Text excerpt >>

● ● ● ●

Our city has a curfew of midnight for any one under 18, and having once discussed this in the middle of the night with a police officer, I've asked my DD to be home by midnight until she turns 18 (solely so I don't have to discuss parenting with the police). 


If a similar thing happened with my DD as happened with yours, I would be more concerned about why she thinks she needs to lie. I'm a very mellow parent, and mostly I just want my kids to be SAFE. For me, it is super important to build the kind of relationship with my teens where they feel they can tell me what is going on, and that I will be on their side. So, while I'm not sure exactly what I would do, I would try to find a way to use the situation to work on my relationship with my teen rather than pretending that I could control her.


My parents worked very hard at controlling me, and it really didn't work in huge ways that weren't even safe for me. I'm working more on helping both my DDs learn to make good decisions for themselves for their own internal reasons. It makes since to me that my primary goal of Their Personal Safety should be a shared goal, and that the are best served by learning to navigate the larger world while still living at home where I can come and get them if they need to bail out of situation. 


(The switch from singular to plural is because I have one DD under 18, and one DD who is still a teen but legally an adult).


----------



## stormborn (Dec 8, 2001)

Kinda off topic, but how do city-wide curfews work, exactly? Can a teen be out after midnight with a parent? Another legal adult? I worked later than midnight on weekends for most of my teen years; are there exemptions for jobs?


----------



## happydaze (May 13, 2015)

I would guess it depends on the state and city. In our city, a teen under 18 would not be allowed to work after midnight. In fact, they can't work past 10 pm. It's a violation of the work permit they must obtain and the company must sign. I'm sure there are companies that violate those terms but they could be in serious legal trouble if they get caught.

● ● ● ●

Extracted information >>
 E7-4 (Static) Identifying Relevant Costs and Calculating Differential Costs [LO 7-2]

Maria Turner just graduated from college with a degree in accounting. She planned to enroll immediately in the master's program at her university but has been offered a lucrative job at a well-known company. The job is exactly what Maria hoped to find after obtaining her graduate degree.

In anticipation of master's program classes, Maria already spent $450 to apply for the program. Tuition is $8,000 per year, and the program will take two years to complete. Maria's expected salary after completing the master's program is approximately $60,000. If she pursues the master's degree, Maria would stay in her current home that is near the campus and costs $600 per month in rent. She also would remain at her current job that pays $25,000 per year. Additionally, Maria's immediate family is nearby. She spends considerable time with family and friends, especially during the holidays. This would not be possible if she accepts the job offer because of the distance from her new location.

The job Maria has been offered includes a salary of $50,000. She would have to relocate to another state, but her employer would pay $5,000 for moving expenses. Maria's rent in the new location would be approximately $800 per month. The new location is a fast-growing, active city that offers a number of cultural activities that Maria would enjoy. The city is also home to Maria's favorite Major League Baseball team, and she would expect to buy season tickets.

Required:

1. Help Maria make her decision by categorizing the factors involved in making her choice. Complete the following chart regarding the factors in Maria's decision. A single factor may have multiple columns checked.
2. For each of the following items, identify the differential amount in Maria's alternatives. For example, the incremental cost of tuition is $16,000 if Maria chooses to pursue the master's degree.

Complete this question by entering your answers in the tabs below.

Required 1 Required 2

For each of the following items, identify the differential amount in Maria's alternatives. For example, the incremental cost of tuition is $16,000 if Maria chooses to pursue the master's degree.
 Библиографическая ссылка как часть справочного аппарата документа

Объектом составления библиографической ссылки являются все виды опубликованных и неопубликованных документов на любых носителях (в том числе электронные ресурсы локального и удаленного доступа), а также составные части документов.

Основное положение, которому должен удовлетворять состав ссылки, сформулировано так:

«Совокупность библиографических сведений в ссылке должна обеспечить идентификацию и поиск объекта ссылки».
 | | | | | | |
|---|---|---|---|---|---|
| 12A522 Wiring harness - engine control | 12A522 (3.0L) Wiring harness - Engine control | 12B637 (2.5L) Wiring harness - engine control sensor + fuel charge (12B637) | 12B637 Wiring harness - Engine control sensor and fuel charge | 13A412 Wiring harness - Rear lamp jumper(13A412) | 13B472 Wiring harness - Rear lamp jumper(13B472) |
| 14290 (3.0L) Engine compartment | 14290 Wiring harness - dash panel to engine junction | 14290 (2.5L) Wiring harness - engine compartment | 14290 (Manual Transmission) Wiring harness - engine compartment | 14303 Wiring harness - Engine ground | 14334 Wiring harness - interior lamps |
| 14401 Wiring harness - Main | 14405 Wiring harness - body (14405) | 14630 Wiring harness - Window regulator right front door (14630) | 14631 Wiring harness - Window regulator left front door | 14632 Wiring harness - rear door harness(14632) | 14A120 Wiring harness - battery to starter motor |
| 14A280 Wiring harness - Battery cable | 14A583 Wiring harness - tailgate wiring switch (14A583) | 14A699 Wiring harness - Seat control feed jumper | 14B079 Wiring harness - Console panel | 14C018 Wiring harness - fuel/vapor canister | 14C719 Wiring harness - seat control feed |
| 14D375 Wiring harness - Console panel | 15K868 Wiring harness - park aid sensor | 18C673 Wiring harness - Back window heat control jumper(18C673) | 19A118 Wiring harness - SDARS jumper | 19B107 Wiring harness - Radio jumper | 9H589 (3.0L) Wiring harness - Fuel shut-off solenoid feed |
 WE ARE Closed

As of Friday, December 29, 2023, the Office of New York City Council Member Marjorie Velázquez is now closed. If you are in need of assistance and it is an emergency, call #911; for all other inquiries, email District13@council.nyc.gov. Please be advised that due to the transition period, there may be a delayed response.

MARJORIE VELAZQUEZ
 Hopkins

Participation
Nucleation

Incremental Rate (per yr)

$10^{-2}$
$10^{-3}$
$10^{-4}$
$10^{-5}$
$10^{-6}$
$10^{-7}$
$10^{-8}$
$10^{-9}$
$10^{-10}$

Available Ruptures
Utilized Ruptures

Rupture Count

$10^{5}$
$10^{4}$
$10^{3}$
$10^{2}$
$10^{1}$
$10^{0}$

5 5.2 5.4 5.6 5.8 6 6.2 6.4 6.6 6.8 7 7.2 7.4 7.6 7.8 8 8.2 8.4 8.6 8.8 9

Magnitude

● ● ● ●

Prompt >>
Copy out everything from "My parents worked" down to "legally an adult)." in the curfew thread, substituting "get out" for "bail out". The entries serve no purpose here.

Task output >>
My parents worked very hard at controlling me, and it really didn't work in huge ways that weren't even safe for me. I'm working more on helping both my DDs learn to make good decisions for themselves for their own internal reasons. It makes since to me that my primary goal of Their Personal Safety should be a shared goal, and that the are best served by learning to navigate the larger world while still living at home where I can come and get them if they need to get out of situation. 


(The switch from singular to plural is because I have one DD under 18, and one DD who is still a teen but legally an adult).